The Atomdrift research lab will be offline for several hours today while engineers upgrade the network uplink that has been pinned at line rate, around the clock, under the load of the lab's own supply-chain crawler.
That crawler is forager, a Go service that polls public package registries for new and updated releases and feeds them to litmus and cleave for malware analysis. Open-source maintainers do not publish on a schedule; they publish continuously, and forager ingests continuously to match.
forager presently tracks more than 100 marketplaces. A sample, drawn from its pkg/registry tree:
- Language registries: npm, PyPI, crates.io, RubyGems, Maven Central, NuGet, Packagist, Hex, Hackage, CPAN, CRAN, LuaRocks, Clojars, pub.dev, Go modules, unpkg.
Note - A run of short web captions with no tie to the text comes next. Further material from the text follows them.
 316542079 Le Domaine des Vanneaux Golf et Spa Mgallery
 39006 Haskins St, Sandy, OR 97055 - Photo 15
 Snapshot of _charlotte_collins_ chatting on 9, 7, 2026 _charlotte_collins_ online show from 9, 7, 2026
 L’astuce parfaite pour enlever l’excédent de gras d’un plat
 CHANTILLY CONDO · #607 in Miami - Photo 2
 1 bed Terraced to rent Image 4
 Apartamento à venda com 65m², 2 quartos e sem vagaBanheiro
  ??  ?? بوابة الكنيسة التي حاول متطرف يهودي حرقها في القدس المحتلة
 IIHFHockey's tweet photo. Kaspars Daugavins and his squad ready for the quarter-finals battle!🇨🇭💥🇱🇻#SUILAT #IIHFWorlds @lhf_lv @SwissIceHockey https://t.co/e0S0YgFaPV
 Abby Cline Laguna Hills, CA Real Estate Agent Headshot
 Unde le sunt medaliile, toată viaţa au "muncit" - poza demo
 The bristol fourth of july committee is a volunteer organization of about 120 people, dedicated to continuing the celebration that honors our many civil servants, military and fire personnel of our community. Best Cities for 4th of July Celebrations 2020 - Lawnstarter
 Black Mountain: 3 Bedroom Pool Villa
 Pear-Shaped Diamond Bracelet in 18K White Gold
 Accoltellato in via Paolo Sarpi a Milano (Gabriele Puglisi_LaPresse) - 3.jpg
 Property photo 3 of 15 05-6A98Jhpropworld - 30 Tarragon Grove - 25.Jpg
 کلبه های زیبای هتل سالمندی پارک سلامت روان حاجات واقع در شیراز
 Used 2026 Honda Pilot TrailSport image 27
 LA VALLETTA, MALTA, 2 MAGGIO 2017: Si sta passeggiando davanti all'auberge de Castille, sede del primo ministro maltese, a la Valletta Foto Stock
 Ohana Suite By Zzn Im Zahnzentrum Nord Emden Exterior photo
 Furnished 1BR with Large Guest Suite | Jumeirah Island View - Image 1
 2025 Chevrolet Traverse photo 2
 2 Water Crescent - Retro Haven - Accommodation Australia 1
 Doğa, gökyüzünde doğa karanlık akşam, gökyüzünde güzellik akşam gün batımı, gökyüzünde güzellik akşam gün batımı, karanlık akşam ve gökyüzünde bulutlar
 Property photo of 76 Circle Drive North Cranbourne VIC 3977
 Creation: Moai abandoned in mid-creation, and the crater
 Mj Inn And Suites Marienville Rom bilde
- OS repositories: Homebrew, Alpine, Arch and the AUR, Debian, Fedora, RPM Fusion, Wolfi, FreeBSD ports, NetBSD pkgsrc, OpenBSD ports.
- Windows and macOS: Chocolatey, Scoop, Winget, PowerShell Gallery, MacUpdate.
- Browser and editor marketplaces: Chrome Web Store, Edge Add-ons, Mozilla Add-ons, VS Code Marketplace, Open VSX, WordPress plugins.
- Other: GitHub Releases, the GitHub Actions marketplace, and a long tail of vendor download sites.
In aggregate, the trickle from each source is a firehose, and the pipe is full. The new uplink restores headroom.
Security engineers running Atomdrift tooling will not notice the outage. litmus and cleave ship deterministic local AI/ML models: every verdict is computed on the operator's own hardware, with no callback to a cloud scoring service. No SaaS, no SaaS downtime.